いじめる子、いじめられる子はヨチヨチ歩きの1歳のころからはっきりわかります。しかし、そのいじめられる子も、大人の対応一つでいじめられない子に変わる事ができます。どうやったら変われるのか? 例えば、AくんがBくんにいじめられて、泣きながら私のところに逃げて来たとします。そのとき私が指導するのはBくんではなくAくんです。赤ん坊だから解らないと思わずに何故いじめられるのかをよーく説明します。いじめっ子はどういう子供をいじめるかと言えば、『弱い子』です。弱い子というのは、体格の悪い子でも運動の苦手な子でもありません。ズバリ『メンタルの弱い子』です。

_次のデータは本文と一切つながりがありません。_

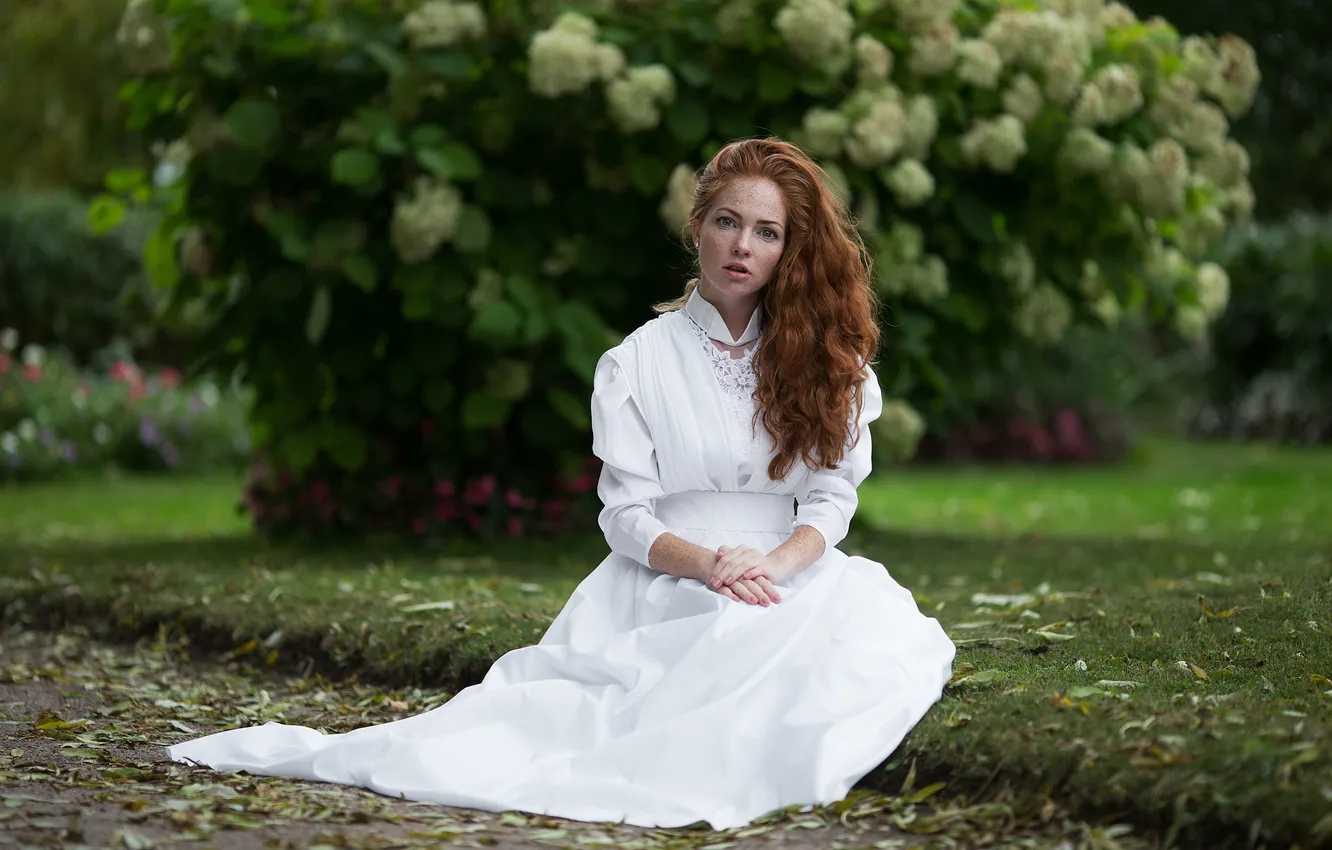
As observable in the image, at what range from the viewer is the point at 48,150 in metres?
16.8

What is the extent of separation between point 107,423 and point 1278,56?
8.74 m

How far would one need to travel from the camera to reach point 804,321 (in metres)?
3.61

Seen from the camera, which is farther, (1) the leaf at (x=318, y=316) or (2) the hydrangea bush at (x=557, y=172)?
(1) the leaf at (x=318, y=316)

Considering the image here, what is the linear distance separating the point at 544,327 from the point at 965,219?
6.28 feet

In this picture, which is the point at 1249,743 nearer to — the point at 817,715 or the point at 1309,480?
the point at 817,715

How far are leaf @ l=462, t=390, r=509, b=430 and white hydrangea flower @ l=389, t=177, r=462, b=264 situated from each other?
60 cm

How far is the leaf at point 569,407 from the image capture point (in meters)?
5.96

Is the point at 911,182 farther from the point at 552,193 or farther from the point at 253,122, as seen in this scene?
the point at 253,122

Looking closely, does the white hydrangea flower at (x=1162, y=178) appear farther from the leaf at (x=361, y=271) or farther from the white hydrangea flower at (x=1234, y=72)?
the leaf at (x=361, y=271)

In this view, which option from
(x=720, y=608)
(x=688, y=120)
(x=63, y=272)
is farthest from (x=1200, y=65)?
(x=63, y=272)

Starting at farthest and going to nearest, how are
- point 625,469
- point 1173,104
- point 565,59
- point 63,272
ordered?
1. point 63,272
2. point 1173,104
3. point 565,59
4. point 625,469

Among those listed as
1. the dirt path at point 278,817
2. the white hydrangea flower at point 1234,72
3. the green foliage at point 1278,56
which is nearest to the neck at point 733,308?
the dirt path at point 278,817

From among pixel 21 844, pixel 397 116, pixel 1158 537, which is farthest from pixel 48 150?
pixel 21 844

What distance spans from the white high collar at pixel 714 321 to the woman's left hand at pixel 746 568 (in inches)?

ここでBくんに「弱いものいじめはしないよ!」と注意したとしましょう。すると Aくんは、些細なことで私にいいつけにくるようになり、自分で何も解決できない子供になってしまいます。 植物に水や肥料を与えすぎると枯れてしまうように、子供も擁護しすぎるとつぶれてしまいます。不条理な事も時には距離を置いて見守り、いじめに『立ち向かう強さ』を教えていきましょう。